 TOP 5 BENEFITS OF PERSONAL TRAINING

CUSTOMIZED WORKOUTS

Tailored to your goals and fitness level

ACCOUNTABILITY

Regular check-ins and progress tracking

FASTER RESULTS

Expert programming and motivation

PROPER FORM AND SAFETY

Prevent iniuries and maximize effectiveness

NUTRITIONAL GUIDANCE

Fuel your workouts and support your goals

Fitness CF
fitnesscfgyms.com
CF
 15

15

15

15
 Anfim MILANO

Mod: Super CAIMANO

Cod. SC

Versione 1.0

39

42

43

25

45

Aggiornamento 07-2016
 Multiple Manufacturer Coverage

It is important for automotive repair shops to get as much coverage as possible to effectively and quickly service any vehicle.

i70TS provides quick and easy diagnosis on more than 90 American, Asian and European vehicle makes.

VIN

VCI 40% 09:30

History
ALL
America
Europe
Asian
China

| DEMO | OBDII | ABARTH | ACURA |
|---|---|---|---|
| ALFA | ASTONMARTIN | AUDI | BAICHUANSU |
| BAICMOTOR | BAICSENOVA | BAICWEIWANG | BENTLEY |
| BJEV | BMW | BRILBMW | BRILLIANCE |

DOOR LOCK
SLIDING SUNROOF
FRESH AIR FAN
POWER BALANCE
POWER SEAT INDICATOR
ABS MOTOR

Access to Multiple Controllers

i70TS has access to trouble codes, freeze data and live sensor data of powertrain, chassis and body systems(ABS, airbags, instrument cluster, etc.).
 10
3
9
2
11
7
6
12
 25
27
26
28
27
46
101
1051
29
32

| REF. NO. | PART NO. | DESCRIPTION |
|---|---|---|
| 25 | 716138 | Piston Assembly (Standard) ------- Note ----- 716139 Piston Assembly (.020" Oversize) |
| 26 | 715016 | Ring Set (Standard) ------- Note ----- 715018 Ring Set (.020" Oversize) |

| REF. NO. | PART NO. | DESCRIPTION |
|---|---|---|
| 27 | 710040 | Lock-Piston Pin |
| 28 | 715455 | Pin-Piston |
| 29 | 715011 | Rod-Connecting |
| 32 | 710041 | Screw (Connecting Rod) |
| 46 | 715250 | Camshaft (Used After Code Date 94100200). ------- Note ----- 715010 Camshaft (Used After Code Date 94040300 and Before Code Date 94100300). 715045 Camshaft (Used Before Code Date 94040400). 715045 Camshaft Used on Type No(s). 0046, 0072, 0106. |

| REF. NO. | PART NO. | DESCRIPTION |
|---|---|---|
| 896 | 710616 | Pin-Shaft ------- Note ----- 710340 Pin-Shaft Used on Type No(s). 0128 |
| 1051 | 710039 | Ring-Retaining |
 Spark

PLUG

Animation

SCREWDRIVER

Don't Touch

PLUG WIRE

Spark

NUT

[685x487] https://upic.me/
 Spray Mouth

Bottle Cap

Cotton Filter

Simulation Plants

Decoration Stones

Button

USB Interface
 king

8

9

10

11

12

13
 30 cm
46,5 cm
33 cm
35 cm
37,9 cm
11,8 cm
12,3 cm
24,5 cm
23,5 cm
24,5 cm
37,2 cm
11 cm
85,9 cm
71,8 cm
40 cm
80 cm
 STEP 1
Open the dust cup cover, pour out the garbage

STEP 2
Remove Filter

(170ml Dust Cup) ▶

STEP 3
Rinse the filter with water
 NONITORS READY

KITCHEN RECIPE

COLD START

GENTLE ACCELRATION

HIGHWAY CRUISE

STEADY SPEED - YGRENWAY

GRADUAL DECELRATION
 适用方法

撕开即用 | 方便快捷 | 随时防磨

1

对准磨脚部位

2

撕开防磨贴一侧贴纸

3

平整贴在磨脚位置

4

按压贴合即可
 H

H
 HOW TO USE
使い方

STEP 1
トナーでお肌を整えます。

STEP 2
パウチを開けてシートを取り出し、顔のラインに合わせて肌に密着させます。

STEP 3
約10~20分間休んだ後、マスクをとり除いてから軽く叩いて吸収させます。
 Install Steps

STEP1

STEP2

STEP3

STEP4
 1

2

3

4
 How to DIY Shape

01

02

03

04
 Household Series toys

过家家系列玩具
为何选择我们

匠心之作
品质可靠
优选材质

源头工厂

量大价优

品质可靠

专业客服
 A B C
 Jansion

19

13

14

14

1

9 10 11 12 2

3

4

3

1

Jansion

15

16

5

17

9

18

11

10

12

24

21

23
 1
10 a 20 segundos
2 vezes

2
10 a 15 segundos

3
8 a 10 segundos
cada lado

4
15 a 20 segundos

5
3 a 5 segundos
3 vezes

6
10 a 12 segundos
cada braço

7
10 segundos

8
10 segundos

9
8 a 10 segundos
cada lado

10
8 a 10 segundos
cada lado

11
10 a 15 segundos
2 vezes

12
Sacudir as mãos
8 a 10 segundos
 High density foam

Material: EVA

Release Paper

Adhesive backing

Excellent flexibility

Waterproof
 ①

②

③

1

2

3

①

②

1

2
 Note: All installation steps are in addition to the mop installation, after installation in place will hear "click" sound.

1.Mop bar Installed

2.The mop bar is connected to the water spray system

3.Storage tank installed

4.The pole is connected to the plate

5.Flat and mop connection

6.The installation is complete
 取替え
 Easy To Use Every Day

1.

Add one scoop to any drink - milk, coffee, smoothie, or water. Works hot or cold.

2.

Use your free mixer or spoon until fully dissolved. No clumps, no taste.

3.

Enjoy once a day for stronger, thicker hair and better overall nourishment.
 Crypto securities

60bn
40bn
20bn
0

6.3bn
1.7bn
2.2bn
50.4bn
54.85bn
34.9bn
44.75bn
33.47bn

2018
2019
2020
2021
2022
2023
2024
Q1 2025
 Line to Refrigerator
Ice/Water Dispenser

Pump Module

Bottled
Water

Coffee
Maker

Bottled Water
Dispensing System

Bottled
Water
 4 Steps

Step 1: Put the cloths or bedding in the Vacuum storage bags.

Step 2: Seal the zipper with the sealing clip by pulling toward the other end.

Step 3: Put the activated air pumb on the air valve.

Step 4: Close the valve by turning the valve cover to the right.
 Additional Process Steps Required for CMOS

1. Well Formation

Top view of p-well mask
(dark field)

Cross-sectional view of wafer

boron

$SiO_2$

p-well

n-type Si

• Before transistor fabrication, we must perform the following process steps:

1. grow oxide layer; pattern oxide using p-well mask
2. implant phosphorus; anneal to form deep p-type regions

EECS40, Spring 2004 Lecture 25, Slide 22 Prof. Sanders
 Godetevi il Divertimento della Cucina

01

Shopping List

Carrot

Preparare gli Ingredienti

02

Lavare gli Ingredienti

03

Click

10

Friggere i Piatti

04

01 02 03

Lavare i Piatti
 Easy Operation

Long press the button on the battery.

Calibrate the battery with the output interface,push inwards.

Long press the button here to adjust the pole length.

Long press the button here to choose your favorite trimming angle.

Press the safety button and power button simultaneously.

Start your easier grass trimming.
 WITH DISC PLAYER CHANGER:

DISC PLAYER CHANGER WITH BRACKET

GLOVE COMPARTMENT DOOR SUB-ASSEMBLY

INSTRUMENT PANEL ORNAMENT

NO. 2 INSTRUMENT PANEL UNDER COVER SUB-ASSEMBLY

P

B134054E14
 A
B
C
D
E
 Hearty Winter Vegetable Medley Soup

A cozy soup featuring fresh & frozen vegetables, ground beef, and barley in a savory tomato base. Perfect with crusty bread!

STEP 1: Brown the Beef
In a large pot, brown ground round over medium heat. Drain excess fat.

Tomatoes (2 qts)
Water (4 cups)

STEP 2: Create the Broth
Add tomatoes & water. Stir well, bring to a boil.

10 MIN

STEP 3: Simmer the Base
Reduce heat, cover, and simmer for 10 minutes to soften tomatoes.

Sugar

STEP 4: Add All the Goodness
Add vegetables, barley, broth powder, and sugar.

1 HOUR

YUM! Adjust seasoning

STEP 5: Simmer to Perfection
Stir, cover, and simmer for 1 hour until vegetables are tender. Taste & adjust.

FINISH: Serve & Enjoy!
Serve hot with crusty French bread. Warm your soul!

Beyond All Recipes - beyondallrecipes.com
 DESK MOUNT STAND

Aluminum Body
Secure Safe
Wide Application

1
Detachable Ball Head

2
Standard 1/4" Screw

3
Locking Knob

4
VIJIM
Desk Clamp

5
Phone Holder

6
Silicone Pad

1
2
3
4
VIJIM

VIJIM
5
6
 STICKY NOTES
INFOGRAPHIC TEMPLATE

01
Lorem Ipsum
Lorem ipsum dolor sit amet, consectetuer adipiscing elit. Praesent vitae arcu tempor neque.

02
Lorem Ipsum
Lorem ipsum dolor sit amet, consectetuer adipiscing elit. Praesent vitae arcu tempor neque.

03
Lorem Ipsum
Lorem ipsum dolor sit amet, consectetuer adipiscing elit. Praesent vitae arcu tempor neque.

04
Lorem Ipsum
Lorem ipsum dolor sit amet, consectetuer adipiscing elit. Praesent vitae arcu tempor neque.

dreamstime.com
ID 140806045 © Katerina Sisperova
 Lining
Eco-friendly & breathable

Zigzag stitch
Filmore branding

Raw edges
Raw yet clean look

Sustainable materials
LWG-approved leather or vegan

▸ **TASK TO COMPLETE**
Lines with the word "Stir" in them should be copied from the preceding records.

▸ **TASK RESULT**
Add tomatoes & water. Stir well, bring to a boil.
Stir, cover, and simmer for 1 hour until vegetables are tender. Taste & adjust.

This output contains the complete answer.